■ What to work on ■
The whole listing below is to be returned without alteration.

Stored data below:

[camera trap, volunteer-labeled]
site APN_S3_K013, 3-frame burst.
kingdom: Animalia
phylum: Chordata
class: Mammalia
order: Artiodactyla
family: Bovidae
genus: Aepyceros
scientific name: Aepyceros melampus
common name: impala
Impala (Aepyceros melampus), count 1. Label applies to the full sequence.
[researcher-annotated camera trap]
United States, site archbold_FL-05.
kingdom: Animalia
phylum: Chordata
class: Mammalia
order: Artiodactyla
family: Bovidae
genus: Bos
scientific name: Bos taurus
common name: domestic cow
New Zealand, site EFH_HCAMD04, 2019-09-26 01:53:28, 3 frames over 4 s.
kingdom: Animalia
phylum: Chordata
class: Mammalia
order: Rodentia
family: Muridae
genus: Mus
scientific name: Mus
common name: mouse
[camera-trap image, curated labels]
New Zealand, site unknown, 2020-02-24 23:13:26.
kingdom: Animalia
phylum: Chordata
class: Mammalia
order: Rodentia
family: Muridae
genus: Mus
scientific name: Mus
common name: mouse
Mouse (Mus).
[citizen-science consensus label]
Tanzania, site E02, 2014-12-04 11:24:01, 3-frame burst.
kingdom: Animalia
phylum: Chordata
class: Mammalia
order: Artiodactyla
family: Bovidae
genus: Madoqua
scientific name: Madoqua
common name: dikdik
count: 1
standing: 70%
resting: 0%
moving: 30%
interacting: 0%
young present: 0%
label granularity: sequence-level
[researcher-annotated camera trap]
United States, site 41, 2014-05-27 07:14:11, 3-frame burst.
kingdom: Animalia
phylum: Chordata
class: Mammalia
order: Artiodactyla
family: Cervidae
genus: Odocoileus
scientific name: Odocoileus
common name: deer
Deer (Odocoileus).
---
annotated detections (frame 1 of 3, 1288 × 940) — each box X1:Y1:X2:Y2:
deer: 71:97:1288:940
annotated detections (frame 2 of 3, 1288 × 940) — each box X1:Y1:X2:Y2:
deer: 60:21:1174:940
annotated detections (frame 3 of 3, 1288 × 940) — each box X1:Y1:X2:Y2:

End of Stored data.

■ Output ■
[camera trap, volunteer-labeled]
site APN_S3_K013, 3-frame burst.
kingdom: Animalia
phylum: Chordata
class: Mammalia
order: Artiodactyla
family: Bovidae
genus: Aepyceros
scientific name: Aepyceros melampus
common name: impala
Impala (Aepyceros melampus), count 1. Label applies to the full sequence.
[researcher-annotated camera trap]
United States, site archbold_FL-05.
kingdom: Animalia
phylum: Chordata
class: Mammalia
order: Artiodactyla
family: Bovidae
genus: Bos
scientific name: Bos taurus
common name: domestic cow
New Zealand, site EFH_HCAMD04, 2019-09-26 01:53:28, 3 frames over 4 s.
kingdom: Animalia
phylum: Chordata
class: Mammalia
order: Rodentia
family: Muridae
genus: Mus
scientific name: Mus
common name: mouse
[camera-trap image, curated labels]
New Zealand, site unknown, 2020-02-24 23:13:26.
kingdom: Animalia
phylum: Chordata
class: Mammalia
order: Rodentia
family: Muridae
genus: Mus
scientific name: Mus
common name: mouse
Mouse (Mus).
[citizen-science consensus label]
Tanzania, site E02, 2014-12-04 11:24:01, 3-frame burst.
kingdom: Animalia
phylum: Chordata
class: Mammalia
order: Artiodactyla
family: Bovidae
genus: Madoqua
scientific name: Madoqua
common name: dikdik
count: 1
standing: 70%
resting: 0%
moving: 30%
interacting: 0%
young present: 0%
label granularity: sequence-level
[researcher-annotated camera trap]
United States, site 41, 2014-05-27 07:14:11, 3-frame burst.
kingdom: Animalia
phylum: Chordata
class: Mammalia
order: Artiodactyla
family: Cervidae
genus: Odocoileus
scientific name: Odocoileus
common name: deer
Deer (Odocoileus).
---
annotated detections (frame 1 of 3, 1288 × 940) — each box X1:Y1:X2:Y2:
deer: 71:97:1288:940
annotated detections (frame 2 of 3, 1288 × 940) — each box X1:Y1:X2:Y2:
deer: 60:21:1174:940
annotated detections (frame 3 of 3, 1288 × 940) — each box X1:Y1:X2:Y2:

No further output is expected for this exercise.